→ Prompt: The answer is to contain only the line containing "y1=417, x2=20, y2=470)" and the lines after it through the last one, each reproduced exactly as it appears below.

+++

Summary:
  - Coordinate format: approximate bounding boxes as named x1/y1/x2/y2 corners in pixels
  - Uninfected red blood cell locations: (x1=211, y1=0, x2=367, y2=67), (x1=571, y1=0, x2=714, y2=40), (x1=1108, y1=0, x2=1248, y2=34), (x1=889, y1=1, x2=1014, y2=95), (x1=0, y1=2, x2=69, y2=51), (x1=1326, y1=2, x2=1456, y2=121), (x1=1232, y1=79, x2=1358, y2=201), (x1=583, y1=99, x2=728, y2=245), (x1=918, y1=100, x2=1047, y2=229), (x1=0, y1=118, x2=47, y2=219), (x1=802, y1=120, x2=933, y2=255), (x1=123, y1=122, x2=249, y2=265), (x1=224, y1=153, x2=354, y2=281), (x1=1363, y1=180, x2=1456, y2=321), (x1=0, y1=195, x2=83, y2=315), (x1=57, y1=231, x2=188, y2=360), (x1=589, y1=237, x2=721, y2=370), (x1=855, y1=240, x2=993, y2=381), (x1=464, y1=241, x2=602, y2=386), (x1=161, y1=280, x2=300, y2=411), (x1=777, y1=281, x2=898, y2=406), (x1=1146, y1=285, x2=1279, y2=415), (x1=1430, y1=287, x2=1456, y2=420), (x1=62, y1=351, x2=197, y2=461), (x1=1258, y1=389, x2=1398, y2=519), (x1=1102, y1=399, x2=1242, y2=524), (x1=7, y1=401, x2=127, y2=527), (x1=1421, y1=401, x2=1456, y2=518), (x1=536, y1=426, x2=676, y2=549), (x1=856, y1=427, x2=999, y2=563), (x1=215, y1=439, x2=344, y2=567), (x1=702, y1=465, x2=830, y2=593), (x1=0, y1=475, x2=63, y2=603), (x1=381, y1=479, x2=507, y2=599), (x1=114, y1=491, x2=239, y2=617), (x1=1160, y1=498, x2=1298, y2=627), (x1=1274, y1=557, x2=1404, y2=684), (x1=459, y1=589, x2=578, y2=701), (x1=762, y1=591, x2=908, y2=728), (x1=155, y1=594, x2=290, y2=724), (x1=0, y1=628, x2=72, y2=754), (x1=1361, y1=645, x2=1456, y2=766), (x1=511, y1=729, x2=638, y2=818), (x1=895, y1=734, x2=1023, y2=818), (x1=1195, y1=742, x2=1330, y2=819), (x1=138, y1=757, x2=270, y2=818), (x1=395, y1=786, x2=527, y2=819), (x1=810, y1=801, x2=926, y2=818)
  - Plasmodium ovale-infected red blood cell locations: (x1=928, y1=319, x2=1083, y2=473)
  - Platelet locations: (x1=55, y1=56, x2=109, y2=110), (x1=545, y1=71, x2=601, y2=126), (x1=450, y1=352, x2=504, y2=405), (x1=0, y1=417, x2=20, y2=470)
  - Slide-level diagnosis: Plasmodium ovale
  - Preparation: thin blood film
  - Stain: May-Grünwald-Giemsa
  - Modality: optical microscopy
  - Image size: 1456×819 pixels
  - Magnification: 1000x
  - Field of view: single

+++

→ Answer for this exercise:
  - Platelet locations: (x1=55, y1=56, x2=109, y2=110), (x1=545, y1=71, x2=601, y2=126), (x1=450, y1=352, x2=504, y2=405), (x1=0, y1=417, x2=20, y2=470)
  - Slide-level diagnosis: Plasmodium ovale
  - Preparation: thin blood film
  - Stain: May-Grünwald-Giemsa
  - Modality: optical microscopy
  - Image size: 1456×819 pixels
  - Magnification: 1000x
  - Field of view: single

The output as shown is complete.